How Is Cystic Fibrosis Treated?
There still is no cure for cystic fibrosis (CF), but treatments have improved greatly in recent years. The goals of CF treatment are to:
Prevent and control infections in your lungs.
Loosen and remove the thick, sticky mucus from your lungs.
Prevent blockages in your intestines.
Provide adequate nutrition.
Treatment for Lung Problems
The main treatments for lung problems in people with CF are:
Antibiotics for infections of the airways
Chest physical therapy
Exercise
Other medications
Antibiotics
Most people with CF have ongoing, low-grade lung infections. Sometimes, these infections become so serious that you may need to be hospitalized. Antibiotics are the primary treatment.
You may be given several different types of antibiotics. The choice of antibiotics depends on:
The strains of bacteria involved
How serious your condition is
Your previous history of antibiotic use
The different types of antibiotics include:
Oral antibiotics for relatively mild airway infections.
Inhaled antibiotics, such as tobramycin (to-bra-MI-sin). They may be used alone or with oral antibiotics.
Intravenous antibiotics for severe infections or when none of the oral antibiotics work.
Antibiotics, such as azithromycin (az-ith-roe-MYE-sin), that also reduce inflammation.
Chest physical therapy
Chest physical therapy (CPT) is also called chest clapping or percussion. It involves pounding your chest and back over and over again to dislodge the mucus from your lungs so that you can cough up the mucus. CPT for cystic fibrosis should be done three to four times each day.
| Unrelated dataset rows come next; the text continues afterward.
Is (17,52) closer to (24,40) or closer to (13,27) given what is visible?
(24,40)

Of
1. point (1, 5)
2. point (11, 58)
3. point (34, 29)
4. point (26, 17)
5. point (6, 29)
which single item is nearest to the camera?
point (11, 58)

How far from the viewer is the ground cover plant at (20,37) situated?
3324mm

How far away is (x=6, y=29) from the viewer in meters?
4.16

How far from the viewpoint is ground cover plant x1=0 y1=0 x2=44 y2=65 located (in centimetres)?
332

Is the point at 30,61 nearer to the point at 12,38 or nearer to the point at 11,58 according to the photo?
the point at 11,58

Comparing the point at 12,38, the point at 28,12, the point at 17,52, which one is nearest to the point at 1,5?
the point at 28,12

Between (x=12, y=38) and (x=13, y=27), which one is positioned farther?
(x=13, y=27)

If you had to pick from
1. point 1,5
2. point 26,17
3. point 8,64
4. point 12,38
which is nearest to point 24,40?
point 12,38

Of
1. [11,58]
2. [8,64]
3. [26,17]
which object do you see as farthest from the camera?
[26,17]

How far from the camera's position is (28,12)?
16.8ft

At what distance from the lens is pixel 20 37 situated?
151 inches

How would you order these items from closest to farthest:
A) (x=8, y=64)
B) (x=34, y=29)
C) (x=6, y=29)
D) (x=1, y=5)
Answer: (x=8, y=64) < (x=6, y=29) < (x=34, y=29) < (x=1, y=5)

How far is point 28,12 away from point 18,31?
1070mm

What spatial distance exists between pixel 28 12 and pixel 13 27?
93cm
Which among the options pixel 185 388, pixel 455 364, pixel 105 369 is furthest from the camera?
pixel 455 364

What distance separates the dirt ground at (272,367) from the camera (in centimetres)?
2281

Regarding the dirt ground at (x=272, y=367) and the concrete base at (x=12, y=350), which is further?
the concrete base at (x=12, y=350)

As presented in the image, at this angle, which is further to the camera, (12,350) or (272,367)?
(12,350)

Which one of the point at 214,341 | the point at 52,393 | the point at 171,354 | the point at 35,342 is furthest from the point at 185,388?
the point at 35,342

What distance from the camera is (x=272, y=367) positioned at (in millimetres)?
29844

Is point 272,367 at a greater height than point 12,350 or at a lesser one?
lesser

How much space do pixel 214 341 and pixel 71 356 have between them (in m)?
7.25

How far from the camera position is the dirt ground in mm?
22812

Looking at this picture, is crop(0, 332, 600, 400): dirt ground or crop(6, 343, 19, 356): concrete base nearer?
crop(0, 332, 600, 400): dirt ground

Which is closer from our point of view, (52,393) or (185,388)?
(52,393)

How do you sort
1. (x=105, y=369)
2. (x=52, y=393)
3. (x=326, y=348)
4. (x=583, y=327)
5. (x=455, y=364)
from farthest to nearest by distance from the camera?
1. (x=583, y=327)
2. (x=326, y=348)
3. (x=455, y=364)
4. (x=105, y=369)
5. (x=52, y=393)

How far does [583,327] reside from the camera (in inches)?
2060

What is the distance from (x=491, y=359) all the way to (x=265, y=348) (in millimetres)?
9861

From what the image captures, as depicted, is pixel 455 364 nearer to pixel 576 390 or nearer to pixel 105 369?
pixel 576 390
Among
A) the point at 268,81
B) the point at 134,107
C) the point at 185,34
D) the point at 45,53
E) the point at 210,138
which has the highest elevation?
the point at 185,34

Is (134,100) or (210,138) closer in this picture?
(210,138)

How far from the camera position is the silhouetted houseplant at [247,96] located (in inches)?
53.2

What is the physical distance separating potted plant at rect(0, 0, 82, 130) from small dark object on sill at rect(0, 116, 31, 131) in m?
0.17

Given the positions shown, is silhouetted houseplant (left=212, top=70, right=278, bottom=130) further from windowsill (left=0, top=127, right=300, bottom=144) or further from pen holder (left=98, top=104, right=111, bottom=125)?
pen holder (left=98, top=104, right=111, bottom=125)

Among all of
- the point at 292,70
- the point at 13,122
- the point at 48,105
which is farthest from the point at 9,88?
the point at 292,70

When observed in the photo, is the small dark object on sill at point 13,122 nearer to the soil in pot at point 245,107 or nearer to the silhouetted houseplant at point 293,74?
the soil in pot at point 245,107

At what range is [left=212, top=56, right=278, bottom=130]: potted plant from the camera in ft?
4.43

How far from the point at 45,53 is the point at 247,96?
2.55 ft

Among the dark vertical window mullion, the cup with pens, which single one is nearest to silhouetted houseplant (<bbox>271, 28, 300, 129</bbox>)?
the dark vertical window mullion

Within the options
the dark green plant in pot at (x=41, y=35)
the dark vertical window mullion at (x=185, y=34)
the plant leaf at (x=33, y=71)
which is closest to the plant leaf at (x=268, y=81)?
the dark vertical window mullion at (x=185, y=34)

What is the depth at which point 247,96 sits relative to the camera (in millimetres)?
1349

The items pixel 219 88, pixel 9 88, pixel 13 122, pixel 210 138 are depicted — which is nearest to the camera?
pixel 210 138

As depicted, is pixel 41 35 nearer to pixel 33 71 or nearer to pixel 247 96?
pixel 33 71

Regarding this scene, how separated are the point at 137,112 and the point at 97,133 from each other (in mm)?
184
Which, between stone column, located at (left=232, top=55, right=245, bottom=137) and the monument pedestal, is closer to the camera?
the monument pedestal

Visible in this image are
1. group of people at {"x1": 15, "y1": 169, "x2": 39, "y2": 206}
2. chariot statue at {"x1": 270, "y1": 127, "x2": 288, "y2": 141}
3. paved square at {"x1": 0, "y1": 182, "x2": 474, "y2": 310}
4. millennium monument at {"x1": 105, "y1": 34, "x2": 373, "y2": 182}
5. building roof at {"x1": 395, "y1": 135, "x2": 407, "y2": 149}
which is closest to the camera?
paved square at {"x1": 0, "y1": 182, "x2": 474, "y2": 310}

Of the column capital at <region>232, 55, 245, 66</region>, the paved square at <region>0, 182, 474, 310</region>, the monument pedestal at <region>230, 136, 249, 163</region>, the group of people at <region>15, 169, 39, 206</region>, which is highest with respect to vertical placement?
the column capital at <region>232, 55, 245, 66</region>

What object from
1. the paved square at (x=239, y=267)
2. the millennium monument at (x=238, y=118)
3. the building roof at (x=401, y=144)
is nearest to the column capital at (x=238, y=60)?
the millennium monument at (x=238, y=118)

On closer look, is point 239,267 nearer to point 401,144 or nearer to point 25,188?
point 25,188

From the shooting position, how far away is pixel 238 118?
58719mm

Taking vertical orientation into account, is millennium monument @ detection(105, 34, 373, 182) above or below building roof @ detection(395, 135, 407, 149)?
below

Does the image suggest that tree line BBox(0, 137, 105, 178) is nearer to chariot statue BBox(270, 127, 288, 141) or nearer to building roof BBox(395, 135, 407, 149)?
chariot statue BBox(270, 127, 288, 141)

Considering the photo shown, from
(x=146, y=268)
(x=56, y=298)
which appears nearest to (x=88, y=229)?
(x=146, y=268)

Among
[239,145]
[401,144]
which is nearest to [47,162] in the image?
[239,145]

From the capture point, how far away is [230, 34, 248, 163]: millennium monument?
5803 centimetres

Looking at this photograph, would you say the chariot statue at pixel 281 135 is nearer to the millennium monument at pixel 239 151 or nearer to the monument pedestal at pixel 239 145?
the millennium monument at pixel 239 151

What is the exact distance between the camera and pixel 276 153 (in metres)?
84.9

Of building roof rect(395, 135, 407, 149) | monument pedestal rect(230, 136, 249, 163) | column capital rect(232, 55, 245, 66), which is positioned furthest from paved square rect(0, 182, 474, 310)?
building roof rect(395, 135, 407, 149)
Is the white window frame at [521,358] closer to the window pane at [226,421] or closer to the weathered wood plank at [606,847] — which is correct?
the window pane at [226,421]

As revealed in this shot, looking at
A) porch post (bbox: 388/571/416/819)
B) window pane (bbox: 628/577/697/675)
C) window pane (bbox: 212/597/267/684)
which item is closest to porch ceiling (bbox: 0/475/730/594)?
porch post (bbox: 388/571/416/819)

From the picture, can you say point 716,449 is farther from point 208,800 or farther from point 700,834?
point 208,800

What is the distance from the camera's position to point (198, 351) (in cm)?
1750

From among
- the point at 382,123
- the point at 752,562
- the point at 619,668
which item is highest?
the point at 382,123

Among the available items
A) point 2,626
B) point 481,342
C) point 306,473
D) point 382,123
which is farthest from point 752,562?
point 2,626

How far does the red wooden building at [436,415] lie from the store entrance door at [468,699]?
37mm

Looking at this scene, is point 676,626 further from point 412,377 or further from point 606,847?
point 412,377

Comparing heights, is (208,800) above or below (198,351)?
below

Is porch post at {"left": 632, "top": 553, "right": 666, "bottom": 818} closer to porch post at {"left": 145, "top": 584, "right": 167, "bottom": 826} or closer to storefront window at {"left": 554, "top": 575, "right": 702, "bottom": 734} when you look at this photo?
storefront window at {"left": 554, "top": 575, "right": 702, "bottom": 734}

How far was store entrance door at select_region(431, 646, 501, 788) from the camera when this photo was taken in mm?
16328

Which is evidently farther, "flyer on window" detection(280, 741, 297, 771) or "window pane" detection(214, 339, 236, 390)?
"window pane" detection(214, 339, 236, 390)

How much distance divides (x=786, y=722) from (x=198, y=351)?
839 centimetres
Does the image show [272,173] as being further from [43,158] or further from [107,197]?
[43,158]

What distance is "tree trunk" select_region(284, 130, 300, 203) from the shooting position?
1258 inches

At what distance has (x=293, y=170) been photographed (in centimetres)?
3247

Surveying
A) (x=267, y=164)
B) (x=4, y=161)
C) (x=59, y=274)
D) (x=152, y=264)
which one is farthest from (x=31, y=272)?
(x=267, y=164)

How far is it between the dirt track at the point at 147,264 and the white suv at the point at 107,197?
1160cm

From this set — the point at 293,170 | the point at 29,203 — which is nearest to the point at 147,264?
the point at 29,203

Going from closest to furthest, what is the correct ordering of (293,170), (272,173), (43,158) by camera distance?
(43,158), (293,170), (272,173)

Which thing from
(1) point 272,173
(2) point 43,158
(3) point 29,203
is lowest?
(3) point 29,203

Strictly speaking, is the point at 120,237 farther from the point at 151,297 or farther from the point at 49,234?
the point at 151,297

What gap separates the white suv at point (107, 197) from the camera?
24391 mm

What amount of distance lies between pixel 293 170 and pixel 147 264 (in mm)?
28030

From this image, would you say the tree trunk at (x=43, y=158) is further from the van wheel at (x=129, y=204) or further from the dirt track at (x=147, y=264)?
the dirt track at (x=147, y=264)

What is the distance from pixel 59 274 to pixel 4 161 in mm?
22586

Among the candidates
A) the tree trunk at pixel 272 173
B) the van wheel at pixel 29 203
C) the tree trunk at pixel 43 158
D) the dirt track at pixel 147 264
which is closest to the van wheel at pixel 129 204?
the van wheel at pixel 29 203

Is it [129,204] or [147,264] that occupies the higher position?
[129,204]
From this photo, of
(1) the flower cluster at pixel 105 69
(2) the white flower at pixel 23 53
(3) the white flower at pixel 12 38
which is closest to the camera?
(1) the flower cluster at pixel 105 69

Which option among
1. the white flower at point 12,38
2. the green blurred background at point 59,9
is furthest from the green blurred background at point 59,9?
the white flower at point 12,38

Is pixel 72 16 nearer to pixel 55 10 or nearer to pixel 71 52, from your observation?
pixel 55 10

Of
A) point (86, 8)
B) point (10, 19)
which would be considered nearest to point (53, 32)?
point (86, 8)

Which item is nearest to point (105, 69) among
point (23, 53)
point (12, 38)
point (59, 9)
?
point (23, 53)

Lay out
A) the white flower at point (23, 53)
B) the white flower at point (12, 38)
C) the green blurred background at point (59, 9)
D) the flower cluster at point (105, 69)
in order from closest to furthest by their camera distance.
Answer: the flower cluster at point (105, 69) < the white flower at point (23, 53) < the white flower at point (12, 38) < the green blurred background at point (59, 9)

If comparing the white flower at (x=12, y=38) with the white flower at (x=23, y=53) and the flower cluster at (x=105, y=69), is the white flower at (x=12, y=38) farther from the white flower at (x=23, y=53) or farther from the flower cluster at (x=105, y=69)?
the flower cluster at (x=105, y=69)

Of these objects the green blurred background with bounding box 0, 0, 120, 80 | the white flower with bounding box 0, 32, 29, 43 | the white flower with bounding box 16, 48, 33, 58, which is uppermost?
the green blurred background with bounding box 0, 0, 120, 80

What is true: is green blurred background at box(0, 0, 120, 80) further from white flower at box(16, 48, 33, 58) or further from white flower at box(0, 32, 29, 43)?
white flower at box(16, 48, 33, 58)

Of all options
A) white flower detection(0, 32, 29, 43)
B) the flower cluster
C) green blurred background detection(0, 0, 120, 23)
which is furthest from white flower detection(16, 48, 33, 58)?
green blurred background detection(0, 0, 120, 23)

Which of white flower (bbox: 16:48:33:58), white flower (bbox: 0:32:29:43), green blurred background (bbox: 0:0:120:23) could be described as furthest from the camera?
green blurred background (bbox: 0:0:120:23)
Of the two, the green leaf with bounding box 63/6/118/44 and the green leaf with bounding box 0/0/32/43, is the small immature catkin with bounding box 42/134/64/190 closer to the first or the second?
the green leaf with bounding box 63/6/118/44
CPT is also often referred to as postural drainage. This involves your sitting or lying on your stomach with your head down while you do CPT. This allows gravity to help drain the mucus from your lungs.
Because CPT is hard or uncomfortable for some people, several devices have been developed recently that may help with CPT. The devices include:
An electric chest clapper, known as a mechanical percussor.
An inflatable therapy vest that uses high-frequency air waves to force the mucus out of your lungs.
A "flutter" device, a small hand-held device that you breathe out through. It causes vibrations that dislodge the mucus.
A positive expiratory pressure (PEP) mask that creates vibrations that help break the mucus loose from the airway walls.
Several breathing techniques may also help dislodge the mucus. These techniques include:
Forced expiration technique (FET)—forcing out a couple of breaths or huffs and then doing relaxed breathing
Active cycle breathing (ACB)—FET with deep breathing exercises that can loosen the mucus in your lungs and help open your airways
Exercise
Aerobic exercise helps:
Loosen the mucus
Encourage coughing to clear the mucus
Improve your overall physical condition
If you exercise regularly, you may be able to cut back on your chest therapy. Check with your doctor before doing this.
Other medications
Anti-inflammatory medications may help reduce the inflammation in your lungs that is caused by ongoing infections. These medications include:
Inhaled or, sometimes, oral steroids. Steroids are the most effective anti-inflammatory medicines.
Ibuprofen, a type of nonsteroidal, anti-inflammatory medicine. It may slow the progress of CF in young children with mild symptoms.
Bronchodilators, which are inhaled drugs that relax the muscles around the airways so that the airways can open up. They should be taken just before CPT to help clear mucus.
Mucus-thinning drugs reduce the stickiness of mucus in your airways. They include:
Human DNase (Dornase Alfa), a drug that loosens the mucus in your lungs. It may lead to shorter hospital stays.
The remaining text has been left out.